La forza dello Stato di diritto

Ho avuto recentemente e ripetutamente bisogno di fare ricorso alle forze dell’ordine e ne ho potuto riscontrare la disponibilità, l’impegno e la professionalità. Da questi reiterati episodi sono uscito rinfrancato come cittadino: c’è qualcuno che veglia su di noi ed è pronto ad intervenire a nostra difesa. Sono convinto che non occorrano leggi speciali o interventi particolari per garantire la sicurezza dei cittadini: basta che chi è a ciò deputato sappia fare il suo mestiere e lo faccia con serietà e convinzione. Non è quindi il caso di fomentare paure e strumentalizzare il senso di insicurezza, promettendo i miracoli e/o dando alla gente l’illusione di poter autodifendersi efficacemente con il varo di provvedimenti azzardati e invasivi.

Purtroppo però sono emersi e continuano ad emergere fatti che mettono seri dubbi sulla correttezza del comportamento delle forze di polizia; la vicenda Cucchi, con gli ultimi sviluppi, a dimostrazione di abusi di potere, interventi violenti, coperture, depistaggi, etc.; la condanna di uno dei due carabinieri accusati di aver violentato due studentesse Usa, a Firenze, nel settembre 2017, dopo averle riaccompagnate  a casa con l’auto di servizio (l’altro carabiniere, che non ha scelto il rito abbreviato, è stato rinviato a giudizio).

Lungi da me generalizzare i giudizi e squalificare tutti sulla base di alcuni bruttissimi episodi. Tuttavia bisogna riflettere seriamente e lavorare alacremente al fine di ricondurre alla legalità chi deve far rispettare la legge. Le mele marce vanno tolte immediatamente dal cesto e bisogna controllare continuamente che non ne spuntino altre. Capisco il logorio a cui sono sottoposti i tutori dell’ordine, la loro scarsa dotazione di mezzi, i loro turni di lavoro pesanti, la loro scarsa remunerazione, l’isolamento e l’ostilità in cui operano, i rischi enormi che corrono. Tutto ciò non giustifica comunque il lasciarsi andare a violenza e prepotenza verso chicchessia, soprattutto verso persone, che dovrebbero essere difese e che si vedono aggredite dai loro potenziali difensori. Non c’è esperienza peggiore del trovarsi scoperti proprio sul fronte della propria difesa.
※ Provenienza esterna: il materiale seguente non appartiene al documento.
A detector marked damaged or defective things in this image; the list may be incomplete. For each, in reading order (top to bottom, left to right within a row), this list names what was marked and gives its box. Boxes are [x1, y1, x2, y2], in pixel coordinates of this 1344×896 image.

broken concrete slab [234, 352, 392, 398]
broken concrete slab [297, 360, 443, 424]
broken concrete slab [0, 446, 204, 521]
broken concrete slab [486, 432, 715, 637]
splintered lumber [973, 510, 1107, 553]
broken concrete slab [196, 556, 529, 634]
Sul piano politico è necessario interrompere drasticamente la deriva criminalizzante verso intere categorie di persone, che finisce col promuovere atteggiamenti giustizialisti nella gente e nelle forze dell’ordine. Occorre ricostruire fiducia nelle istituzioni e verso chi le rappresenta e difende. La repressione della criminalità non deve reprimere i diritti fondamentali delle persone in una sorta di far west in cui non regna l’ordine, ma il disordine. Sono discorsi che rischiano di essere considerati anacronistici, ma non bisogna arrendersi.

Ricordo quando nelle sezioni della democrazia cristiana, negli anni sessanta del secolo scorso, si aveva il coraggio di discutere del disarmo della polizia nei conflitti di lavoro. La maggioranza degli iscritti reagiva con violenza verbale, auspicando i cannoni per la polizia e tutto finiva lì. Oggi è ancor peggio: la mentalità del combattere la violenza criminale con una sorta di violenza di Stato è fortissima. Dobbiamo cambiare registro: lo dobbiamo anche e soprattutto a chi nelle forze di polizia si comporta in modo esemplare e che non ci chiede di fare casino (ce n’è già anche troppo), ma di affrontare problemi e situazioni in modo serio e costruttivo.